3.The Number of “Touches” of Taxpayers Rather Than “Traditional Audits” Are the Key to Compliance Statistically, the number of face-to-face “office” and “on site” IRS audits has been decreasing for years. That, however, is not the whole story.
Taxpayers’ behavior can be positively impacted by any number of other “contacts” or “interactions” by the IRS which have a broader impact than face-to- face audits: IRS correspondence audits. IRS publications/instructions to forms. Publicity surrounding resolutions of particularly large dollar amount or otherwise significant cases. Publicity of criminal indictments/guilty plea agreements/convictions.
Publicity surrounding so-called “global” tax shelter settlement offers. Disclosure requirements (see Key Item No. 2). Interactions by taxpayers with tax professionals (see Key Item No. 1). The ripple effect of numerous well- targeted enforcement tools can definitely enhance compliance.

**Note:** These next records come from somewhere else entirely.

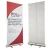 Import custom advertising banner stand, roll up pull up banner stand display from China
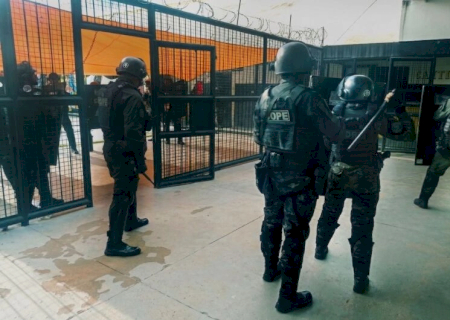 Após tumulto entre presos que terminou em morte, Agepen transfere 55 internos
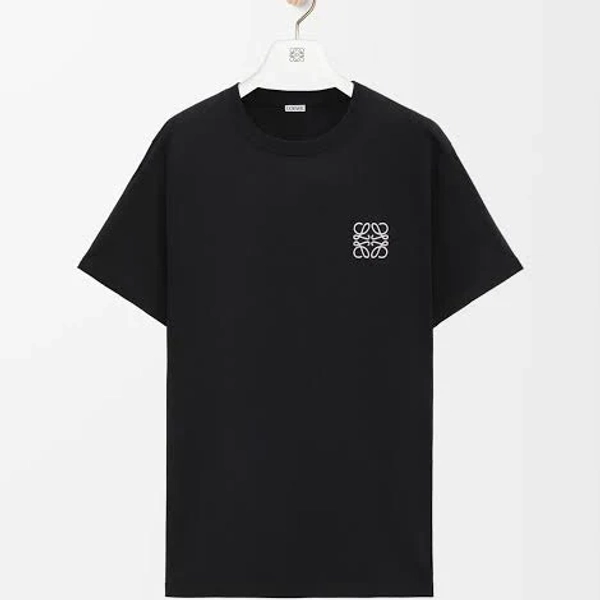 Man Loewe Regular Fit T-Shirt In Cotton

4.Your Case May Be More Important to the IRS Than You Think It Should Be/Your Case May Be Less Important to the IRS Than You Think It Should Be Sometimes the Tax Administrator needs to set a legal precedent that will hopefully resolve the same issue for a large number of other similarly situated taxpayers. Your particular case may contain the best facts for the IRS to successfully establish its position in a court decision, so Chief Counsel may decide to go forward with litigation even though you offer to settle the case, on what you believe to be very government-favorable terms.
It works the other way, too. You may believe that the IRS will want to settle your case at all costs for fear that a bad precedent will harm the IRS’s chances in successfully bringing closure to a whole group of cases. However, Chief Counsel may still go forward with the litigation in order to resolve the issue, even if the resolution will most likely benefit taxpayers, in order to (a) bring closure to that whole group of cases, this time not in favor of the government, or to (b) leave it up to Congress to decide if the tax law should be changed to overturn an unfavorable result.
5.It Takes More Time Than You Might Think to Implement Changes Made by the Congress to the Internal Revenue Code This point relates to the time during the calendar year when Congress enacts a Tax Bill. When Congress makes changes to the Internal Revenue Code in November or December— effective as of January 1 or some other time during the calendar year in which they are enacted—it cannot always expect the IRS to have a smooth filing season.
Because more and more individual tax returns are being filed electronically, one would think that tax legislation enacted late in the calendar year could be quickly implemented by both the tax return preparers and the IRS. Certainly, it would seem much easier to do that today when more than 60 percent of individual income tax returns are filed electronically as opposed to 20 years ago when everything was done on paper. It is counter-intuitive, but the answer is no.
All software vendors need to have the changes to the tax law incorporated into their products generally around the beginning of the fourth quarter of the calendar year. Any changes after that date cause serious problems for both the tax return preparers and for the IRS.
Another problem with late-in-the-year changes to the tax code is that taxpayers’ expectations do not change that quickly. This means that the IRS must deal with changed expectations “on-the-fly” in the middle of the filing season, causing much confusion and delays in distributing refund checks.